Die Diagnose: generalisierte Demodikose mit hochgradiger Pyodermie.

Es erfolgte eine Antibiotika-Therapie gemäß Resistenztest, wobei ausschließlich Cefovecin wirksam bei beiden Erregern war. Unterstützend erfolgten zu Hause Waschungen mit Amitraz, und zwar wöchentlich über sechs Wochen, dazu Doramectin initial dreimalig subcutan und danach oral einmal wöchentlich über sechs Wochen. Sowohl die Risiken der Anwendung von Amitraz, als auch die Umwidmung von Doramectin wurden selbstverständlich mit den Tierbesitzern erläutert. Danach erfolgte eine Anschlussbehandlung mit Fluralaner (Bravecto) oral. Im weiteren Verlauf wurde wöchentlich eine Therapiekontrolle mittels Hautgeschabsel durchgeführt. Es konnte hierdurch eine vollständige Abheilung der betroffenen Stellen innerhalb von 16 Wochen konstatiert werden.

Nach weiteren zehn Wochen wies Curly wieder ggr. Alopezie und nachfolgend Pruritus im Hals-Brust-Bereich, in dem die Symptomatik von Anfang an am stärksten war, auf. Nach Gabe von Fluralaner (Bravecto) trat kein Juckreiz mehr auf, und es kam zum Nachwachsen der Haare. Die Besitzer wünschten keine weitere Diagnostik zur Veränderung der Mandibularlymphknoten, welche weiterhin persistierte.

Die Therapie von Hauterkrankungen erfordert ein strategisch durchdachtes diagnostisches Procedere und während einer Therapie sollte der zugrundeliegende Plan stetig dem Behandlungserfolg angepasst werden."

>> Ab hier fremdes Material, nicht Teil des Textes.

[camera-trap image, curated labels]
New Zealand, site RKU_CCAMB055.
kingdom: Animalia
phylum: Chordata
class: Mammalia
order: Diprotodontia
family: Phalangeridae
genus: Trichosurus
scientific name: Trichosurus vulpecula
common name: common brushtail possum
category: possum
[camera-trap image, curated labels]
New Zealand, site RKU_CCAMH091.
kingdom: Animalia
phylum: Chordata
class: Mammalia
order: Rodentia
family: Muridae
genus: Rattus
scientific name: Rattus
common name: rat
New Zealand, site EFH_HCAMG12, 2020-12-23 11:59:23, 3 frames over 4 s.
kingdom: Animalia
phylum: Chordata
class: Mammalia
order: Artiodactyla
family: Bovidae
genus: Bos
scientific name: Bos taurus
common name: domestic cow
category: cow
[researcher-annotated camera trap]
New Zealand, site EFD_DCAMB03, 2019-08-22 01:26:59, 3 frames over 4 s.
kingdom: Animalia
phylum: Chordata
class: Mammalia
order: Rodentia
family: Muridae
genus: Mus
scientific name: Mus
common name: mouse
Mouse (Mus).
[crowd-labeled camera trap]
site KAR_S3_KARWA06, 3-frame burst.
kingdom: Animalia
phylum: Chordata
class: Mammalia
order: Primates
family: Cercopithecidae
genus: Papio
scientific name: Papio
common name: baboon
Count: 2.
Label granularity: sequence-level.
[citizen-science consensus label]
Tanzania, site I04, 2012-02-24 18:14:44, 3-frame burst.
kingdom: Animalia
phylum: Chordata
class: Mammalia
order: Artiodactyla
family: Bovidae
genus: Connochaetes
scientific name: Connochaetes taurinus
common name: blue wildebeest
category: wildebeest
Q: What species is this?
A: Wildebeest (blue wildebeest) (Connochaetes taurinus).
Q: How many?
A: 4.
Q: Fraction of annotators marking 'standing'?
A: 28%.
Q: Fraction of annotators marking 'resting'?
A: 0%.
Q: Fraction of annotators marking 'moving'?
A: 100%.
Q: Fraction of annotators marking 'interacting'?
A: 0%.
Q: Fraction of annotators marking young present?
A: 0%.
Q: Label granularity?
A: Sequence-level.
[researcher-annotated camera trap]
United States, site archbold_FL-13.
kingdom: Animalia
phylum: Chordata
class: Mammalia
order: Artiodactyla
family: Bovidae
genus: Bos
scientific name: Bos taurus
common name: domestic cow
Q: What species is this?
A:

Dr. Tanja Barke, Tierärztin

Mehr als drei Jahre nach Therapiebeginn und im Alter von knapp 14 Jahren ist Curly immer noch relativ vital. Bedauernswert an dem beschriebenen Verlauf der Hauterkrankung ist letztlich, dass die Kollegen, die initial mit dem Fall befasst waren, nicht die dramatische Wirkung von Cortison bei der vorliegenden Grunderkrankung kalkuliert haben. Curly hat für eine generalisierte Demodikose nicht das „typische“ Alter, allerdings steht zu vermuten, dass sich, begünstigt durch die Cortison-Therapie, aus einer lokalisierten Demodikose letztlich erst die generalisierte Demodikose entwickeln konnte, da bekanntermaßen jegliche Immunsuppression das Auftreten einer solchen Erkrankung begünstigt. Die als behandlungsbedürftig eingestufte „Hausstaubmillben-Allergie“ bereitete jedenfalls nach Therapie der Demodikose keinerlei Probleme mehr. Dies mahnt dazu, die Ergebnisse von Allergietests sorgsam und im Kausalzusammenhang zu interpretieren. Bei der Demodikose ist der Juckreiz sekundär und kommt durch den durch die Milben verursachten Haarausfall zustande. Durch Juckreiz wiederum entstehen Hautinfektionen und die daraus resultierenden Pyodermien unterhalten dann den Juckreiz – ein Teufelskreis. In diesem Fall war sicher neben der Grundursache Demodikose die hochgradige Pyodermie eine der Ursachen für das Auftreten des massiven Juckreizes bei Erstvorstellung.

FAZIT

Die Therapie von Hauterkrankungen erfordert ein strategisch durchdachtes diagnostisches Procedere und während einer Therapie sollte der zugrundeliegende Plan stetig dem Behandlungserfolg angepasst werden, um optimale Ergebnisse zu erzielen. Es wäre doch jammerschade und fachlich falsch gewesen, Curly an jenem Tag vor dreieinhalb Jahren einzuschläfern, auch wenn ihr Zustand dies damals absolut gerechtfertigt hätte.